Abidjan — Accusée de harcèlement fiscal, la direction générale des impôts rencontre demain 5 juillet 2006, le patronat français pour lui expliquer le fonctionnement du système fiscal ivoirien.
La direction générale des impôts (DGI) passe à l'offensive. C'est le moins que l'on puisse ! Alors que le redressement fiscal de deux entreprises européennes opérant en Côte d'Ivoire lui vaut d'être accusée sur les bords de la Seine, de harcèlement fiscal -et mezza voce de chasse larvée aux intérêts privés français en Côte d'Ivoire-, la DGI a choisi de faire le déplacement de Paris pour avoir un échange franc et direct avec le landerneau économique de l'Hexagone. A la tribune du Mouvement des entreprises françaises (Medef), le directeur général des impôts, Kessé Feh Lambert va s'atteler à expliquer « l'environnement fiscal en Côte d'Ivoire ». De toute évidence, il saisira cette opportunité pour décliner « les efforts considérables que ne cesse de faire l'Etat Ivoirien chaque année dans le sens de l'adaptation de la fiscalité au contexte économique national et international ».
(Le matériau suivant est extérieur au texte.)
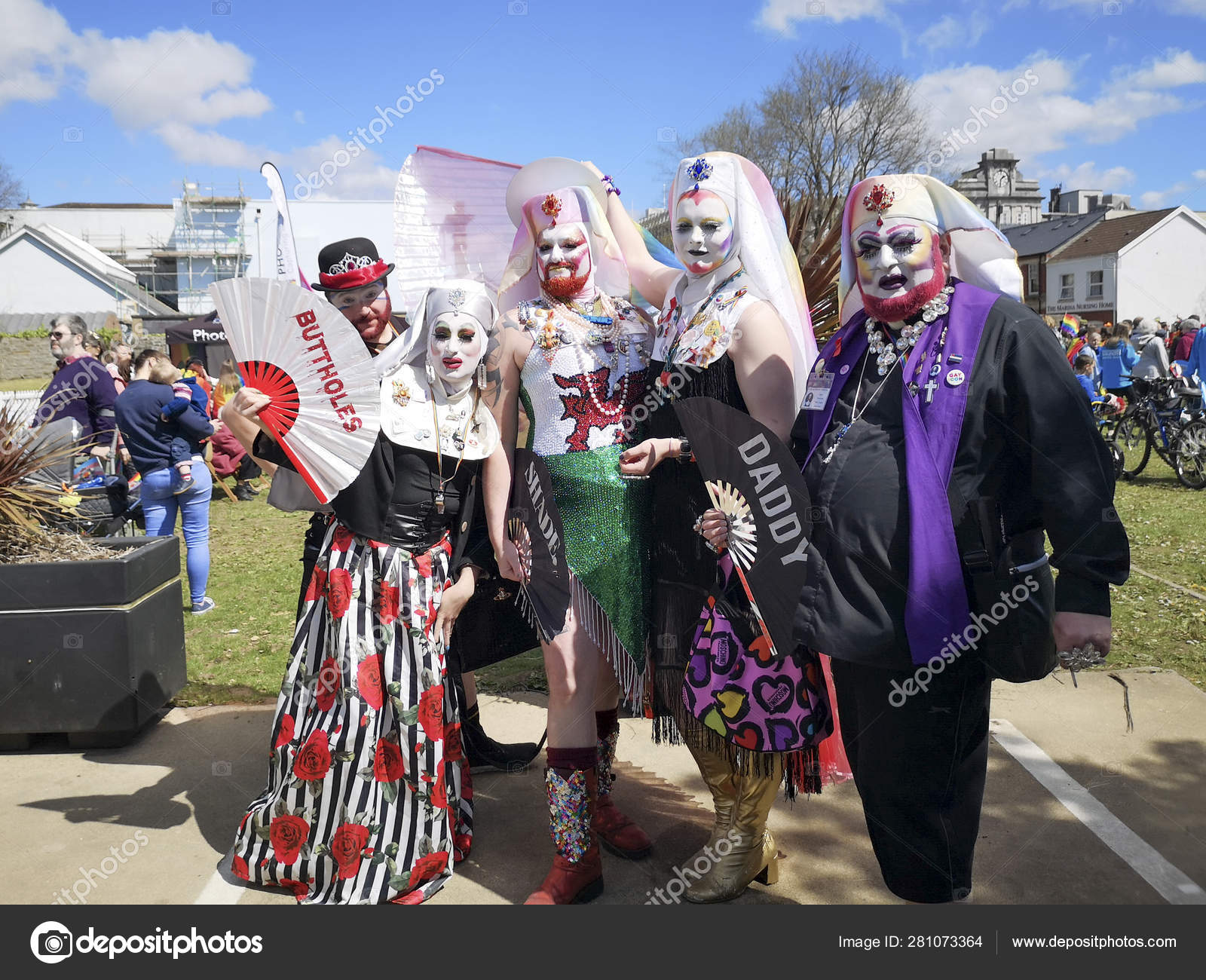 Swansea May 2019 Group Cross Dressing Men Wearing Vibrant Outfits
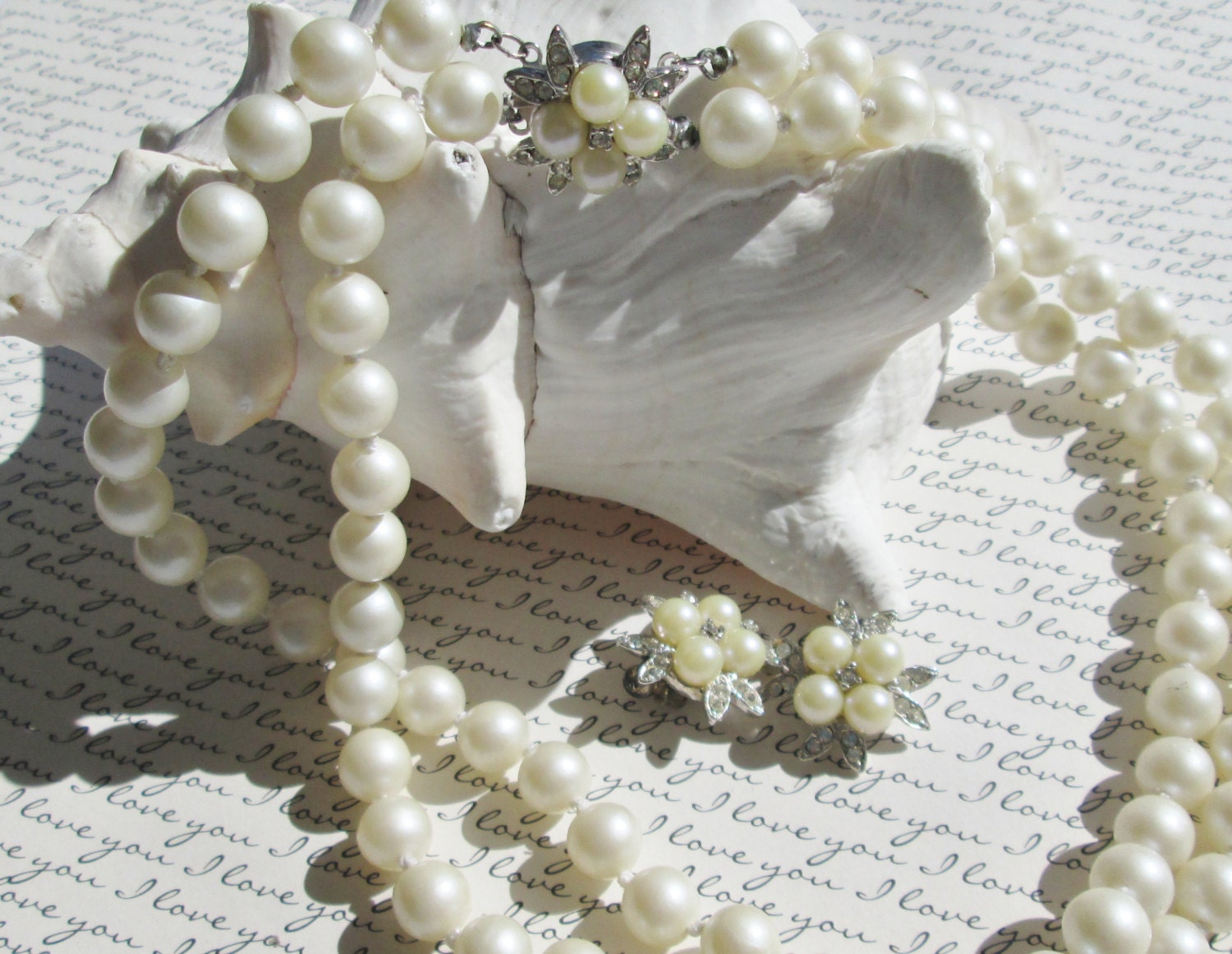 Vintage Pearl and Rhinestone Double Strand Choker and Earrings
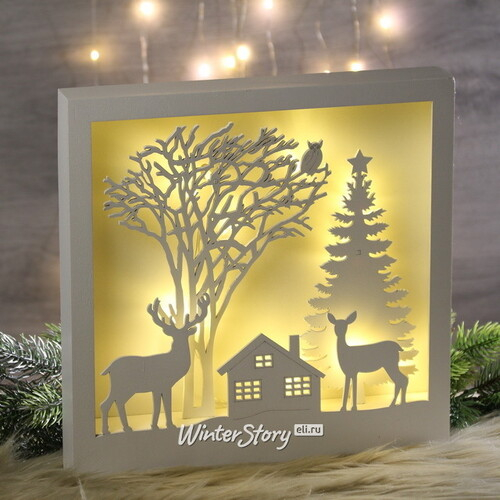 Новогодний светильник Лесные гости 30*30 см на батарейках, 12 LED ламп (Kaemingk)
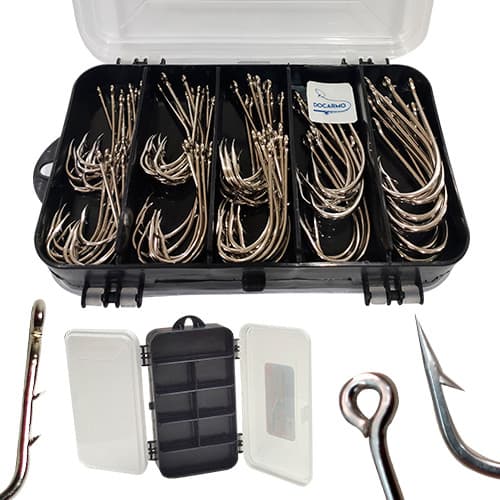 Kit com Estojo e 80 Unidades De Anzol Marine Grande Espinhel  Para Tucunaré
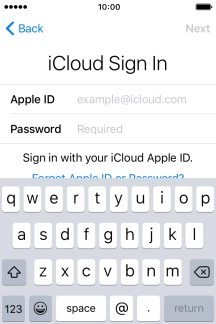 Press example@icloud.com and key in the username for your Apple ID. Press example@icloud.com and key in the username for your Apple ID.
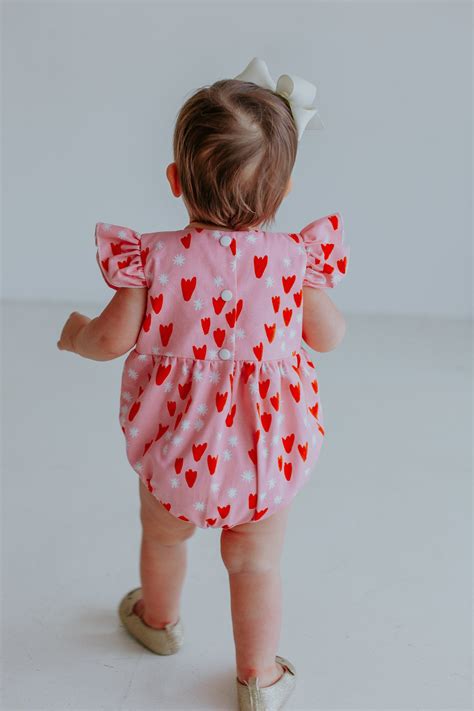 Infant Girls Pink And Red Tulip Hearts Bubble Romper Cuteheads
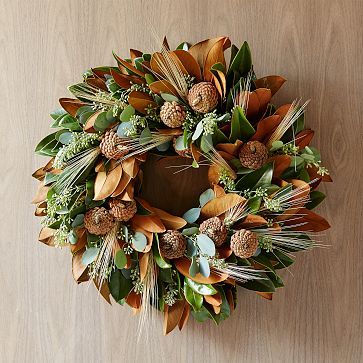 Magnolia Wheat Wreath | West Elm (US)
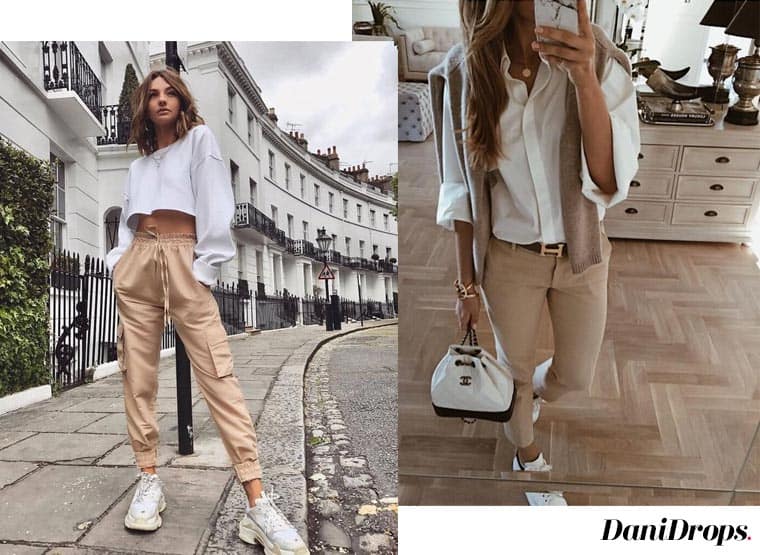modelli di pantaloni beige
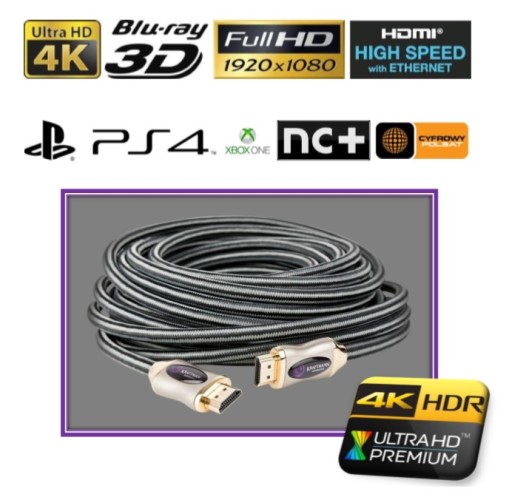 Кабель Hi-End HDMI-HDMI 5 м GOLD 4K HDR 2.2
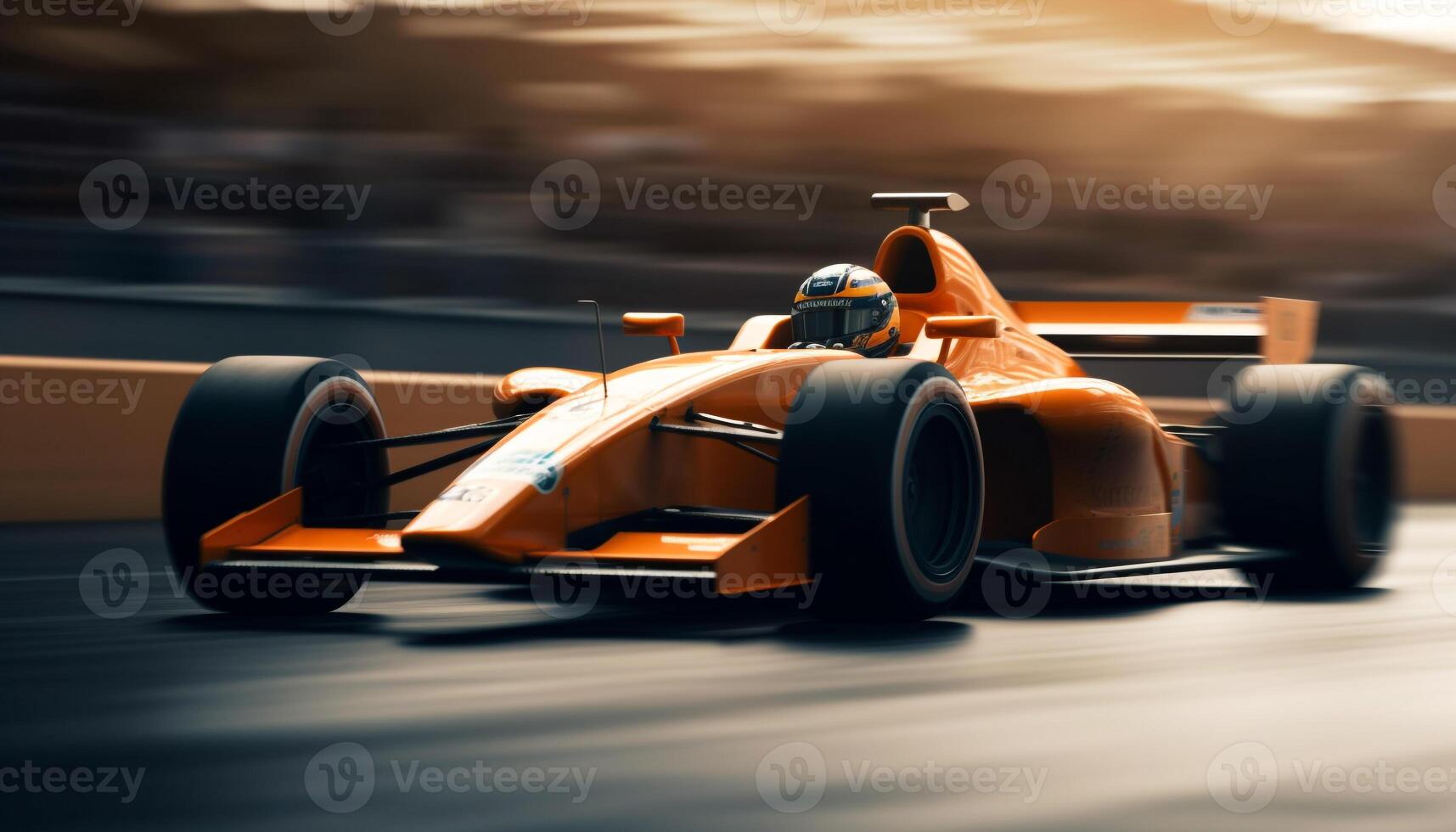 Shiny sports car speeds on modern track photo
En effet, s'il est vrai que de 2001 à 2005, l'Etat contraint, pour diverses raisons, de vivre sur ses moyens propres, a pris diverses mesures tendant au renforcement de ses moyens et à la sécurisation de ses recettes, les réformes fiscales entreprises sur cette période ont fait la part belle au secteur privé. Cela via des mesures de soutien à l'économie et aux entreprises, de rationalisation du dispositif fiscal et à caractère social. L'annexe fiscale à ce qui peut être considérée comme le projet ( ?) de budget 2006 n'échappe pas à cette logique « d'appui aux entreprises ». Diverses mesures portant sur « l'impôts sur les bénéfices, la TVA, la fiscalité applicable aux prêts et abandons de créances, la contribution à la charge des employeurs » y sont inscrites. Sur ces dernières largesses de l'Etat pour « aider les entreprises à entrer dans les meilleurs conditions possible dans la période post-crise », cela ne fait l'ombre d'aucun doute que les opérateurs économiques français, seraient bien curieux de savoir si elles sont déjà rentrées effectivement en vigueur ou pas. Et pour cause, la loi de finances n'a toujours pas été votée. Et aucune ordonnance n'a encore été officiellement prise dans ce sens non plus.
Sûr qu'au centre du débat se retrouvera très rapidement, la question des « accompagnements possibles des entreprises ayant subi de plein fouet les évènements de novembre 2004 », de la multiplicité des contrôles fiscaux, de l'essor de la fraude Des préoccupations qui, en réalité, ne sont pas nouvelles. Mais qui, placées dans le contexte actuel de relations politiques et diplomatiques délétères entre la France et la Côte d'Ivoire, prennent des proportions inclinant les milieux d'affaires hexagonaux à se détourner d'Abidjan. En prenant sur elle d'aller rencontrer sur ses bases, le secteur privé français, la DGI se donne les moyens de créer les conditions du rétablissement de la confiance avec un de ses principaux contribuables. Conduite par Kessé Feh Lambert, la délégation que nous avons rencontrer dans la capitale française comprend Albéric Moulot, directeur général adjoint, Camara Abdoulaye, directeur de la Législation et du Contentieux, Assi N'Din, directeur des Enquêtes et V érifications fiscales et Coulibaly Arsène, conseiller du directeur général des impôts.